====== Exercise passage ======

The technique uses 3-D structural models to project how novel combinations of molecular blocks might work together to achieve a desired effect.

The advancement, which focuses on a relatively small number of protein substructures rather than the infinite number of atomic-level combinations, could ease the development of new medications and materials.

"When you design a building, you don't necessarily need to understand how grains of sand interact with each other within one brick," said Gevorg Grigoryan, an associate professor of computer science at Dartmouth and senior researcher on the study. "Because you know what a brick is and what its properties are, you can instead focus on how bricks come together to form the desired shape. That's the same approach we are taking. We only focus on protein sub-structures that we know work."

Proteins are the workhorse of the natural world. Proteins help us sense the world around us, digest food and form the body's natural defenses.

For years, researchers have focused on building custom proteins that can be useful in the human body. For example, custom proteins can be used to develop therapeutic drugs to fight disease. However, while many therapeutics like insulin are produced from naturally occurring proteins, the field has not advanced to allow widespread development of synthetic proteins.

Among the barriers to developing synthetic proteins is the overwhelming number of possible amino acid combinations. Sorting through combinations to find one that would be helpful in any given scenario is a time-intensive and resource-heavy process.

Researchers developing new drugs currently focus on how specific atoms interact. This approach requires labs to build large libraries of variants to find one that will complete the specified task. While this can produce useful results, researchers have found it challenging to build atomic models that have high levels of accuracy.

"The number of sequences is virtually infinite. This really complicates the process of finding a correct combination to fill a specific therapeutic need," said Jianfu Zhou, a Ph.D. student at Dartmouth who co-authored the .

====== Extracted records ======

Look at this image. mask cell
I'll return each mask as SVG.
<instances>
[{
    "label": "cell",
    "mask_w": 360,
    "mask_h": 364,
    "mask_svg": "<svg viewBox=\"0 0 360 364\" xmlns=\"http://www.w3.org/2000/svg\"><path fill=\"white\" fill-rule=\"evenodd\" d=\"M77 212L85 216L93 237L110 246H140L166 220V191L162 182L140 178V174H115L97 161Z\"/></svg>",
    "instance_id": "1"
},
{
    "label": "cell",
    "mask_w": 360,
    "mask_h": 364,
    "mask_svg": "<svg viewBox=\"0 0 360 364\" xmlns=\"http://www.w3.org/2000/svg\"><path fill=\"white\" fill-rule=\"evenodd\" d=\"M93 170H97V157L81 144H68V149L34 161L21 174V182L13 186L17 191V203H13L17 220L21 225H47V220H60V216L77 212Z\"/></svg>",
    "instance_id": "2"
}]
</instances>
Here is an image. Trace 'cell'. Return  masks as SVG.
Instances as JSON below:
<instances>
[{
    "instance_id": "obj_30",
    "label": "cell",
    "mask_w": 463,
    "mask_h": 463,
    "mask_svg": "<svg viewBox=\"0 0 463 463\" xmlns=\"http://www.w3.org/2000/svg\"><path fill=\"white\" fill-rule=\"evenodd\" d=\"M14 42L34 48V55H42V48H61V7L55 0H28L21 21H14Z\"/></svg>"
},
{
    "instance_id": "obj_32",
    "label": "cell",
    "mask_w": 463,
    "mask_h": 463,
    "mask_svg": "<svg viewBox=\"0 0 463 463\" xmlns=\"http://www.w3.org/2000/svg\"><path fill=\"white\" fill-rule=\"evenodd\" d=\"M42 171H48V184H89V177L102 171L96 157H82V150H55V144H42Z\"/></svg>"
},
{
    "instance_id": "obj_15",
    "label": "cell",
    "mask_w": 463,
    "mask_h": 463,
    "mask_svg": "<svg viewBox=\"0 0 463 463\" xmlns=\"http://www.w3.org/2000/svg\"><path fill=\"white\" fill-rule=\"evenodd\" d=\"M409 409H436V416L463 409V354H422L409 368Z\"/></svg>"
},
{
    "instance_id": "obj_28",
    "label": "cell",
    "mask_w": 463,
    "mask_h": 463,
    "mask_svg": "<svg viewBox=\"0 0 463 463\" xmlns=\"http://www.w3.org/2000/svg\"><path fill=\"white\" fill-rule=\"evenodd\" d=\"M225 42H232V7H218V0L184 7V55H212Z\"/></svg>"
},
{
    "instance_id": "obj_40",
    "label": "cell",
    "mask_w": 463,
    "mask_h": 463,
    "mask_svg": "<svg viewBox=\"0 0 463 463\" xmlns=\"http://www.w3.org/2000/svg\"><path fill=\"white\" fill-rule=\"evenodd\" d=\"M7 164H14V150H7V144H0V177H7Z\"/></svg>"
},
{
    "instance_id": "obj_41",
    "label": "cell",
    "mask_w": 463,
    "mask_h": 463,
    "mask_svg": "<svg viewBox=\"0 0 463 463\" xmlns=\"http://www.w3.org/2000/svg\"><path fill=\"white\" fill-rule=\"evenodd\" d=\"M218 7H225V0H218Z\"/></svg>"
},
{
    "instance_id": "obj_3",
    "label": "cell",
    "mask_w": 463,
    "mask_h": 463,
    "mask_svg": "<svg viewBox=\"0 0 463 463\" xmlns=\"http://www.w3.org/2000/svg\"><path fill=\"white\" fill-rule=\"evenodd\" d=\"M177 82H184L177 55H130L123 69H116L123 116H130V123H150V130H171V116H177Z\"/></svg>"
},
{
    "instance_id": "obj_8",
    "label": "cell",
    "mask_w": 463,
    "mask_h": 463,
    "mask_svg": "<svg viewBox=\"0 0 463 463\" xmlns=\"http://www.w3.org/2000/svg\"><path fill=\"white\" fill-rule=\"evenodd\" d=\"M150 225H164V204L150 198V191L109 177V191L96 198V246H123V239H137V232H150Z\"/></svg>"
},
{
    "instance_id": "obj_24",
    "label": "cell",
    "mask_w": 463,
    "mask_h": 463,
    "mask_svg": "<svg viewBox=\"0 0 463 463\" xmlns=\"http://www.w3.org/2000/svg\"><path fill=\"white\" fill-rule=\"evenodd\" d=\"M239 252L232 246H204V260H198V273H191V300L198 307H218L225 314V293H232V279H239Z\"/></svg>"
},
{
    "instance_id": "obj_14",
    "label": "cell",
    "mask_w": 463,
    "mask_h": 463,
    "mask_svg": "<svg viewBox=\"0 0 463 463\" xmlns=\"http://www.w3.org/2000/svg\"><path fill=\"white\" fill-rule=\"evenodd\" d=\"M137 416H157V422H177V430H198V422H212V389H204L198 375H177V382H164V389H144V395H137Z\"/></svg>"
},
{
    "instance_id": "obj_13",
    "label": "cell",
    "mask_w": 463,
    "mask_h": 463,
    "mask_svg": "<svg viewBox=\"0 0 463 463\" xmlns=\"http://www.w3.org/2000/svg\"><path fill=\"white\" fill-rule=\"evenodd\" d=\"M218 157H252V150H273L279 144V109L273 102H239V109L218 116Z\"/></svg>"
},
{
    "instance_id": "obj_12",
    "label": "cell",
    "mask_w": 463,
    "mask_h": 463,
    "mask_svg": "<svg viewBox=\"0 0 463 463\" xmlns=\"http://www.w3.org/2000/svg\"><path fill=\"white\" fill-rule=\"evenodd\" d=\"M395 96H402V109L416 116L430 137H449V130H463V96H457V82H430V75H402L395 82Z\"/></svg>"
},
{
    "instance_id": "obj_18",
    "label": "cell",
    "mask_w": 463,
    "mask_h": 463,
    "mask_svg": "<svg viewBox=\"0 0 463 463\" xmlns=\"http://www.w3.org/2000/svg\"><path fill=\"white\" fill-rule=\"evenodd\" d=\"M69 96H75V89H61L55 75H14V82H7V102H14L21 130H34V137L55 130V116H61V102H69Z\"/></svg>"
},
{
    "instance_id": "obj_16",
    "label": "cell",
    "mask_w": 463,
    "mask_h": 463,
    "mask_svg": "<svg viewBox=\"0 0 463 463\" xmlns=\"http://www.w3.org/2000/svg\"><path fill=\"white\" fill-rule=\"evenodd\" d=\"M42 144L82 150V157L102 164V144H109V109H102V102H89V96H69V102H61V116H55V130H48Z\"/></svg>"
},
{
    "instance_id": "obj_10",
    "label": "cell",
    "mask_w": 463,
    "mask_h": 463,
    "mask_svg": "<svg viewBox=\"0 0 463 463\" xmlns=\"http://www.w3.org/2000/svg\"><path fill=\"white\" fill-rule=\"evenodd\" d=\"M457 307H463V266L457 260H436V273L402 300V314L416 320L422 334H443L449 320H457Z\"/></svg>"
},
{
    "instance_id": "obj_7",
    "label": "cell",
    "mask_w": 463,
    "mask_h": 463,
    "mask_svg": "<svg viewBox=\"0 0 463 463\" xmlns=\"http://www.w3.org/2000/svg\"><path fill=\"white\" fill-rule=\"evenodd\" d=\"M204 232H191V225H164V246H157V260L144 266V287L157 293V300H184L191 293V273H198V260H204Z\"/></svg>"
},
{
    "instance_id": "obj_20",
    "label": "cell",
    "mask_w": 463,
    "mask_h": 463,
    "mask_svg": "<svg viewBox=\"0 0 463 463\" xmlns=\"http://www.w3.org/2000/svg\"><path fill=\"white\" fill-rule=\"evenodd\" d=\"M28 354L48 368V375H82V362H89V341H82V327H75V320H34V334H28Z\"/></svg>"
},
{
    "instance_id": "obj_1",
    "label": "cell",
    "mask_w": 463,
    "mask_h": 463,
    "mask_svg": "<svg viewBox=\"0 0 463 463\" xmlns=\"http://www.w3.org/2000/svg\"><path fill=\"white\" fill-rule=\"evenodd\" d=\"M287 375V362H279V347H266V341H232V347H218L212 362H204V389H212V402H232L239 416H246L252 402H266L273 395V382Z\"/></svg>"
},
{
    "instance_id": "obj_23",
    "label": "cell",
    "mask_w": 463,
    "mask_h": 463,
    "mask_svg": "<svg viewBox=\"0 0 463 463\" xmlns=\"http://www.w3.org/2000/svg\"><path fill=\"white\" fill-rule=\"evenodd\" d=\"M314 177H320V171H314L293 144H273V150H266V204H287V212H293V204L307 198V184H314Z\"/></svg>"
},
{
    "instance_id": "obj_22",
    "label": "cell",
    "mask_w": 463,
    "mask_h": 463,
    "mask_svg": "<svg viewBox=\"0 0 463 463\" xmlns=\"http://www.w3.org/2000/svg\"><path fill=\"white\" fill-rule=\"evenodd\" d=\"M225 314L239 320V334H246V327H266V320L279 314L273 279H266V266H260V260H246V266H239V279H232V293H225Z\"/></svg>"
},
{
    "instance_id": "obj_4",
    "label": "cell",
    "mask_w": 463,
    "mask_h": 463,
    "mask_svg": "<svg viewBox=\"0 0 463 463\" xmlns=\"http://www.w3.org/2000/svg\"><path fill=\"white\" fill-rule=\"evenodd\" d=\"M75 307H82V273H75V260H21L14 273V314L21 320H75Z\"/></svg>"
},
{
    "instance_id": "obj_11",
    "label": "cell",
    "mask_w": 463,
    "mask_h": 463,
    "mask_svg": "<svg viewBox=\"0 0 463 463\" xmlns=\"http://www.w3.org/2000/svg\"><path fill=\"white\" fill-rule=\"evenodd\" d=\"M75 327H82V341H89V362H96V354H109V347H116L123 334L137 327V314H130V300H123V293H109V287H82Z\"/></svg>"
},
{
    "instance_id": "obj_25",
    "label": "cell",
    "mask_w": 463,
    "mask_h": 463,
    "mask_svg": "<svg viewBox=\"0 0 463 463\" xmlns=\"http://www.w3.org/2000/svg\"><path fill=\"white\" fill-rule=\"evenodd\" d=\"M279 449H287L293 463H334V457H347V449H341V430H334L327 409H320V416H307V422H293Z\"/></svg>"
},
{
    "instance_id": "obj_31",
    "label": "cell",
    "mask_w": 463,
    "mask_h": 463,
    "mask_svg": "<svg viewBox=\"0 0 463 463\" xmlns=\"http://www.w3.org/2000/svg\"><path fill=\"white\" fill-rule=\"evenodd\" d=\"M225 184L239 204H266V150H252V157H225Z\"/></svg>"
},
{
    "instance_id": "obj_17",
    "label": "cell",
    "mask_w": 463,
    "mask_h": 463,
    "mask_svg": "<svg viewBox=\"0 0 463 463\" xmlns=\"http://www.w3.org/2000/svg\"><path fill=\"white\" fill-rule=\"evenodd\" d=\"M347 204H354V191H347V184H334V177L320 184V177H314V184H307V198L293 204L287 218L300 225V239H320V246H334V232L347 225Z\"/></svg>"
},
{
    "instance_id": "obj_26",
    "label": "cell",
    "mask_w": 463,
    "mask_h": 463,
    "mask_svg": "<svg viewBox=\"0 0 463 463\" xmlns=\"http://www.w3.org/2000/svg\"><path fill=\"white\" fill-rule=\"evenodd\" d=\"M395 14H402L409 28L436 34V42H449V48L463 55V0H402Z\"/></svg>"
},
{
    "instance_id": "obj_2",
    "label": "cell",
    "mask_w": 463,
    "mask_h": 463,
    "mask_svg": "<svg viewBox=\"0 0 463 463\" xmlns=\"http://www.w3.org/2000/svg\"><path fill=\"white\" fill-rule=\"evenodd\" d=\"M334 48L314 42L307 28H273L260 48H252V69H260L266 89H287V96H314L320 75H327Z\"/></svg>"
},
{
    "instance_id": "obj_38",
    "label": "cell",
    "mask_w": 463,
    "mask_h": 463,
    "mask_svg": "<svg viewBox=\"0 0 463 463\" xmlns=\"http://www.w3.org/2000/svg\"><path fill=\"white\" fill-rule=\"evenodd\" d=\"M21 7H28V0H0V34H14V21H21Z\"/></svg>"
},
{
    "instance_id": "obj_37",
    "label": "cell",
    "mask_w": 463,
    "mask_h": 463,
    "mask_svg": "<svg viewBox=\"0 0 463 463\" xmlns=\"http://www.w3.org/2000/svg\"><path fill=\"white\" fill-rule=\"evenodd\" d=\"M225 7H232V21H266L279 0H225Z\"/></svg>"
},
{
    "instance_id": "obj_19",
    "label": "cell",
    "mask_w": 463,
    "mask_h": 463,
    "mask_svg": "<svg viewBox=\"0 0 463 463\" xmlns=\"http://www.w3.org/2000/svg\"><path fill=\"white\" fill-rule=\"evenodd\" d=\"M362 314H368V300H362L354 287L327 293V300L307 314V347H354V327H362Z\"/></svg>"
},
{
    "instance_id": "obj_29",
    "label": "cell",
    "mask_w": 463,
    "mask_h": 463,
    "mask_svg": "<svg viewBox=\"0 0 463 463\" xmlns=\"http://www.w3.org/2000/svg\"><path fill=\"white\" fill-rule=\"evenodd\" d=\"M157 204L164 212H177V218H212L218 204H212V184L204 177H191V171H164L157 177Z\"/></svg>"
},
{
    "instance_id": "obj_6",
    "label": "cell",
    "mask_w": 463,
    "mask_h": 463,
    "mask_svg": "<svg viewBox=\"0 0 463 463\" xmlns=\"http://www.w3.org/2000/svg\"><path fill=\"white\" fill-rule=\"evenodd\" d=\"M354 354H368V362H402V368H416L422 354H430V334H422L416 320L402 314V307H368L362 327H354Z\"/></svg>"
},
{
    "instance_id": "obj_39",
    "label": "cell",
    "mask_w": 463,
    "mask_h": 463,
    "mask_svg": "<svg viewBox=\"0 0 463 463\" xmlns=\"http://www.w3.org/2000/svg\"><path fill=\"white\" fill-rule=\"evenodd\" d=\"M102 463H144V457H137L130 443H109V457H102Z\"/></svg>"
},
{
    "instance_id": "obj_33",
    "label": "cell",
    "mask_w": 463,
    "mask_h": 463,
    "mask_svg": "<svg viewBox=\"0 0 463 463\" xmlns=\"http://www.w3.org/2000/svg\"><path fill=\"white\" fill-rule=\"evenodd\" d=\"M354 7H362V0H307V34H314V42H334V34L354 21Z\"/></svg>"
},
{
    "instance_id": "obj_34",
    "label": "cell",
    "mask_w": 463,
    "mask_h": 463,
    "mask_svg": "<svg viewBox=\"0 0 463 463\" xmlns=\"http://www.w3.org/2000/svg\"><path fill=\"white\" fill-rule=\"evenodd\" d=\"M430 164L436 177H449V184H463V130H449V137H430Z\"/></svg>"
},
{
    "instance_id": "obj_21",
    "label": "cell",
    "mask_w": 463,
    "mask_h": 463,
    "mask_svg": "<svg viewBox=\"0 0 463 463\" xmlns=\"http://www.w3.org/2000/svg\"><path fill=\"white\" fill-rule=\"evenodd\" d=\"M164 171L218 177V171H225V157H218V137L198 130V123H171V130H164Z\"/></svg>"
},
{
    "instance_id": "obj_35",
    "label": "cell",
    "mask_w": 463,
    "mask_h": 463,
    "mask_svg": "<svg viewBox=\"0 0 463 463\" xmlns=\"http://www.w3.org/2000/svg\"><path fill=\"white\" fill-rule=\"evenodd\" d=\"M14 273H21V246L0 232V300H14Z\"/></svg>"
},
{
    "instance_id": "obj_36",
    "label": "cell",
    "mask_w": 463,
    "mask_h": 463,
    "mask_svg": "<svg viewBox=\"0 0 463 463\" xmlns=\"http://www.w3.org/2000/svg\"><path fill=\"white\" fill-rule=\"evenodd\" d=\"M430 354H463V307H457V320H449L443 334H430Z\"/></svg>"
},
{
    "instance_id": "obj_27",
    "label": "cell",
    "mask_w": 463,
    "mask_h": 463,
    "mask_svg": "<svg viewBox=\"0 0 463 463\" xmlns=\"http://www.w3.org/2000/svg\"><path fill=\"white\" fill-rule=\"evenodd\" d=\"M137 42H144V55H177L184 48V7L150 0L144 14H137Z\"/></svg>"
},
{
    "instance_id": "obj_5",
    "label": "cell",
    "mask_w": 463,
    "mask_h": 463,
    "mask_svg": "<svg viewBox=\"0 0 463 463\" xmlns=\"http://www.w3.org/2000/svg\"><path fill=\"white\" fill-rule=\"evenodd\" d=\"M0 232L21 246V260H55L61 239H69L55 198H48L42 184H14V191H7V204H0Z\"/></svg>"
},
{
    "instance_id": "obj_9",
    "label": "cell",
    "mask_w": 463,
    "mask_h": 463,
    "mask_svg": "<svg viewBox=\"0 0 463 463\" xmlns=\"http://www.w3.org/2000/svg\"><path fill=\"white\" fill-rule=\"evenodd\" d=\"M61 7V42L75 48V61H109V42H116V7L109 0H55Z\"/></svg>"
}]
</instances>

======

[What you are asked to do]:
In the passage on protein design, what position does Gevorg Grigoryan hold at Dartmouth?

[Response area]:
He is an associate professor of computer science.